#### [Short problem]
Your task is to write out the lines from the line containing "What distance separates" through the last line of the material, exactly.

======

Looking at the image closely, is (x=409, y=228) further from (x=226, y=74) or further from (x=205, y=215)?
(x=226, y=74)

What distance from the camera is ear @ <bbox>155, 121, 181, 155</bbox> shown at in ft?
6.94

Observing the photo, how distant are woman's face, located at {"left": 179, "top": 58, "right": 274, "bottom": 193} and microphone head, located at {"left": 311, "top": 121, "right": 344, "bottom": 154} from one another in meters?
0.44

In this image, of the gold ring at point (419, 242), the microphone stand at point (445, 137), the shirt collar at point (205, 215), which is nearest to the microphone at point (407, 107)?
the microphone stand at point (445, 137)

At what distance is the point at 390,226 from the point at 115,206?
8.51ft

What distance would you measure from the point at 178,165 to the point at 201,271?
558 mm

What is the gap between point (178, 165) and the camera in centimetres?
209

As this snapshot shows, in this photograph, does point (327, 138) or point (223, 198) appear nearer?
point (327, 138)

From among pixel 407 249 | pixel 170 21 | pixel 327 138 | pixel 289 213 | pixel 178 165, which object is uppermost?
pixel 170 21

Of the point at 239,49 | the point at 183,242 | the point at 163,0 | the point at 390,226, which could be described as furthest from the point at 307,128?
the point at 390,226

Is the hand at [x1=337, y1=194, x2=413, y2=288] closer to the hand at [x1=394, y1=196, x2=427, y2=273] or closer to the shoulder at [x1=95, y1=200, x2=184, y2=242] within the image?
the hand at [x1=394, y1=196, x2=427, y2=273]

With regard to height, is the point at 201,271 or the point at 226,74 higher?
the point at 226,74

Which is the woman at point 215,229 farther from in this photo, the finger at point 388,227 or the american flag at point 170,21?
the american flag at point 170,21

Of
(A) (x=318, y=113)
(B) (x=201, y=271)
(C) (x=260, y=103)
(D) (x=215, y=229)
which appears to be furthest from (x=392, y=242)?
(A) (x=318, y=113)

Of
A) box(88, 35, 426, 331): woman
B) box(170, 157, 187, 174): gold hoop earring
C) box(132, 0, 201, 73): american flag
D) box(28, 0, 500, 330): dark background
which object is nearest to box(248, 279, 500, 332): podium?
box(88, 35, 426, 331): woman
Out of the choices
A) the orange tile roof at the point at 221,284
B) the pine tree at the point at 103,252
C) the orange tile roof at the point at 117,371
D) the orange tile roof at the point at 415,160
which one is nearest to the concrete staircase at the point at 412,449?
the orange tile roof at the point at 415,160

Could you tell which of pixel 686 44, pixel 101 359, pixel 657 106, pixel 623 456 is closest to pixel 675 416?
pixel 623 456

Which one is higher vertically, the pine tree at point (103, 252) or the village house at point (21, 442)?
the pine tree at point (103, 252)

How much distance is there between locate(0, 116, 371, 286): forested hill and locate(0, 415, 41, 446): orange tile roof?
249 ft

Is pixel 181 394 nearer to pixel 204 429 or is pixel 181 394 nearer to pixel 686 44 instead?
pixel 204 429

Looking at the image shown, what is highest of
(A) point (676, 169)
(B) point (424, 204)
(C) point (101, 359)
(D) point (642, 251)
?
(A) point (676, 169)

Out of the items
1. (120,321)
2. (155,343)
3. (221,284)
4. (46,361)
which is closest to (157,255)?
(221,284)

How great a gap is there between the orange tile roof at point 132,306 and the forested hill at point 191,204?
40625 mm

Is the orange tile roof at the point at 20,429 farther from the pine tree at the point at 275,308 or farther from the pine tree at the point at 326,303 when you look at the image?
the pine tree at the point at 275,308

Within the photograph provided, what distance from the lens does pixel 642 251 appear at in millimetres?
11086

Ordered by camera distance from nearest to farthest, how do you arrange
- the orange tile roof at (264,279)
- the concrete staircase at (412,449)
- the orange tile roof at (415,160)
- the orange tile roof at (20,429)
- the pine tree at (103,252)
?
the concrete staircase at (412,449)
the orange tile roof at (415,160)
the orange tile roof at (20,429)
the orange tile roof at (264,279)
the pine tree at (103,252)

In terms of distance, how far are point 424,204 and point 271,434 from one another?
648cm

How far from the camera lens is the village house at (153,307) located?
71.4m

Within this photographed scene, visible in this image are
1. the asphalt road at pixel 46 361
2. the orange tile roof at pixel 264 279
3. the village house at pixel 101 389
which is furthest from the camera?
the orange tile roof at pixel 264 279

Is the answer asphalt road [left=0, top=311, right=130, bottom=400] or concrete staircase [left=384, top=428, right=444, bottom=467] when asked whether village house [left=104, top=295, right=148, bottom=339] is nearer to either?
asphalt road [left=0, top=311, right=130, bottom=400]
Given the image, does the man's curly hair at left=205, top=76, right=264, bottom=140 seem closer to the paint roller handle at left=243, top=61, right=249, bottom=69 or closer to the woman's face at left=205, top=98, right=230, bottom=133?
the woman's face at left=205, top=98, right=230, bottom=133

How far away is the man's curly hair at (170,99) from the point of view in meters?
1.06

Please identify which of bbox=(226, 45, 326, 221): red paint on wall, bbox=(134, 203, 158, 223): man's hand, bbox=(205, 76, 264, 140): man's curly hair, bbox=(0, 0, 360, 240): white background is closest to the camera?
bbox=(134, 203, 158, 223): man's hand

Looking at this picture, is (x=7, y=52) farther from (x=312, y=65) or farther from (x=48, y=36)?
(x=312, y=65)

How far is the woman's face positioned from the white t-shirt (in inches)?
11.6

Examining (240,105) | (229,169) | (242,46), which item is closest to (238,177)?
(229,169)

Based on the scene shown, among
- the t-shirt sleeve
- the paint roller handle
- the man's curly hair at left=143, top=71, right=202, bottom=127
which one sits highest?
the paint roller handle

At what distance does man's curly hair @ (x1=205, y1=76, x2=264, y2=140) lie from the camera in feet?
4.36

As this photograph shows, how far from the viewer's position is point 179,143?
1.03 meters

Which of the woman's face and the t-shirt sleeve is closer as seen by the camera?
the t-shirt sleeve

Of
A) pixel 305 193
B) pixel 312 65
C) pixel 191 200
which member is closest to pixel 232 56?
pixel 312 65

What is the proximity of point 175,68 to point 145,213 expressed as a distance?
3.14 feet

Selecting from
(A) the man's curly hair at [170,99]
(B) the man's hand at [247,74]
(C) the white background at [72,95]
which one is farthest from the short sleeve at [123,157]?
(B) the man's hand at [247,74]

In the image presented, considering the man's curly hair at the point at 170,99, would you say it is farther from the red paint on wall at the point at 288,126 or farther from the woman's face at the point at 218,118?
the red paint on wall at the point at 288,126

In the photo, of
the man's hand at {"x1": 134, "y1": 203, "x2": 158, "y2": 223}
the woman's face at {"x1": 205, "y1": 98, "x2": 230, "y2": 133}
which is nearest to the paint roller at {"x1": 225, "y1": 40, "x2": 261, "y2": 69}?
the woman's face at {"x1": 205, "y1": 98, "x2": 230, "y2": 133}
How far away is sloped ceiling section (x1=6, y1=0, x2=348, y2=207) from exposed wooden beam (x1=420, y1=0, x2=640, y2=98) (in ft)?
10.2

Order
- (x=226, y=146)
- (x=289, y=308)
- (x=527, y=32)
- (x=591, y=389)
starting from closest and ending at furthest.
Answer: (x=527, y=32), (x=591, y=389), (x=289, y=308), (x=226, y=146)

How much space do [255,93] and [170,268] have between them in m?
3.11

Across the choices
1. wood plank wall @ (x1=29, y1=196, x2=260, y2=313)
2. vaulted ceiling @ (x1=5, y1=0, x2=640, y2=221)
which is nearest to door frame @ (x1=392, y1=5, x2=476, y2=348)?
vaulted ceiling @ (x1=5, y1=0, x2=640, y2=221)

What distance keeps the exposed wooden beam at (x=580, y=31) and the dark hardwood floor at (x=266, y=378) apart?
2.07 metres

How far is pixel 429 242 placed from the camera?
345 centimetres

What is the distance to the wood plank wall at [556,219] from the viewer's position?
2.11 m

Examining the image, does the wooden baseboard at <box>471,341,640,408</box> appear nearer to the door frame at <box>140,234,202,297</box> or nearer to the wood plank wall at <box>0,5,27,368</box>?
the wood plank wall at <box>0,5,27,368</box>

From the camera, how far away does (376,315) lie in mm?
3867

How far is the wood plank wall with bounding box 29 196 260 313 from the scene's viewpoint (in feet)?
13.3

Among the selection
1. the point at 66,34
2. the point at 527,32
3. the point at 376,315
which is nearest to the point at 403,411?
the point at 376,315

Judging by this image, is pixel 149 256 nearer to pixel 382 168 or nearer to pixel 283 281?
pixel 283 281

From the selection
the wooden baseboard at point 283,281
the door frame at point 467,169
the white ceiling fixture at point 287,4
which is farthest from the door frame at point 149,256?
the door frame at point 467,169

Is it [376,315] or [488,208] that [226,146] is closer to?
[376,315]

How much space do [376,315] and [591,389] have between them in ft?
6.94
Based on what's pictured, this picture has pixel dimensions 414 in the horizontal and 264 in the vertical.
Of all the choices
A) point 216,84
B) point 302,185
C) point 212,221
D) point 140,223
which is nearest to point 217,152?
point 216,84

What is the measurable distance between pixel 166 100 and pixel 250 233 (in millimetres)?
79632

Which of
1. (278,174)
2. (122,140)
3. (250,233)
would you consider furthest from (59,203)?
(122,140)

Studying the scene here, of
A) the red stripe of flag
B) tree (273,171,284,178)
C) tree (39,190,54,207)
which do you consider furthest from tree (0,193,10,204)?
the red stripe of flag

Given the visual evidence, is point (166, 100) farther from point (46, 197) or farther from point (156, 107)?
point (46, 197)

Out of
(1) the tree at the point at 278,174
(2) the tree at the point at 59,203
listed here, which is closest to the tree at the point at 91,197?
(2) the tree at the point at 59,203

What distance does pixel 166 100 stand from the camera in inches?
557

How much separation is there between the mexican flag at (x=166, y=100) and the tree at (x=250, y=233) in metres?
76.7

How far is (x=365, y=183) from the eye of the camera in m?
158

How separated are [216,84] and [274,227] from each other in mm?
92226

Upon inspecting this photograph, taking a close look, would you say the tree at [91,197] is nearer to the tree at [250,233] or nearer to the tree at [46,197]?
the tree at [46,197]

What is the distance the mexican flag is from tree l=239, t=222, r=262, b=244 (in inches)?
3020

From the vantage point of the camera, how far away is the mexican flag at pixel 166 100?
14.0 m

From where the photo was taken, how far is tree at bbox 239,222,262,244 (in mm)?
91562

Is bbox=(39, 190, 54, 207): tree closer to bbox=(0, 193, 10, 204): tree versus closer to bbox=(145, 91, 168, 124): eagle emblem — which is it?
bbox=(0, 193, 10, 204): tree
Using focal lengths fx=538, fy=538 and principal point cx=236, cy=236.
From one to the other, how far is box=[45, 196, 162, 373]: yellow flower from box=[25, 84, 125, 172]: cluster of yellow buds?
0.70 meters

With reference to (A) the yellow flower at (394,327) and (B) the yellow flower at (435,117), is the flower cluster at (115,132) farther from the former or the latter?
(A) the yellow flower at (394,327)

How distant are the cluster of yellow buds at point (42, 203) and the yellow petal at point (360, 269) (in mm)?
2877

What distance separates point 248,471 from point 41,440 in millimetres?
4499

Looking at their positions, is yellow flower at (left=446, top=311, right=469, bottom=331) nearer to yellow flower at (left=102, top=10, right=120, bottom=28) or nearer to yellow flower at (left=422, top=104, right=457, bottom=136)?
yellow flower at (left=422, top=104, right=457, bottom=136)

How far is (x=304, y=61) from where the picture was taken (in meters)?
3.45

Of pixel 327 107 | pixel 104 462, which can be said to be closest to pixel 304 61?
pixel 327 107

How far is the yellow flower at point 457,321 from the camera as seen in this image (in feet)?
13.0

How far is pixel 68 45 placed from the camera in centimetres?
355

======

#### [Answer to this problem]
What distance separates point 248,471 from point 41,440 in millimetres?
4499

Looking at their positions, is yellow flower at (left=446, top=311, right=469, bottom=331) nearer to yellow flower at (left=102, top=10, right=120, bottom=28) or nearer to yellow flower at (left=422, top=104, right=457, bottom=136)?
yellow flower at (left=422, top=104, right=457, bottom=136)

How far is (x=304, y=61) from where the picture was taken (in meters)?
3.45

Of pixel 327 107 | pixel 104 462, which can be said to be closest to pixel 304 61?
pixel 327 107

How far is the yellow flower at point 457,321 from the camera as seen in this image (in feet)?
13.0

How far is pixel 68 45 placed from the camera in centimetres?
355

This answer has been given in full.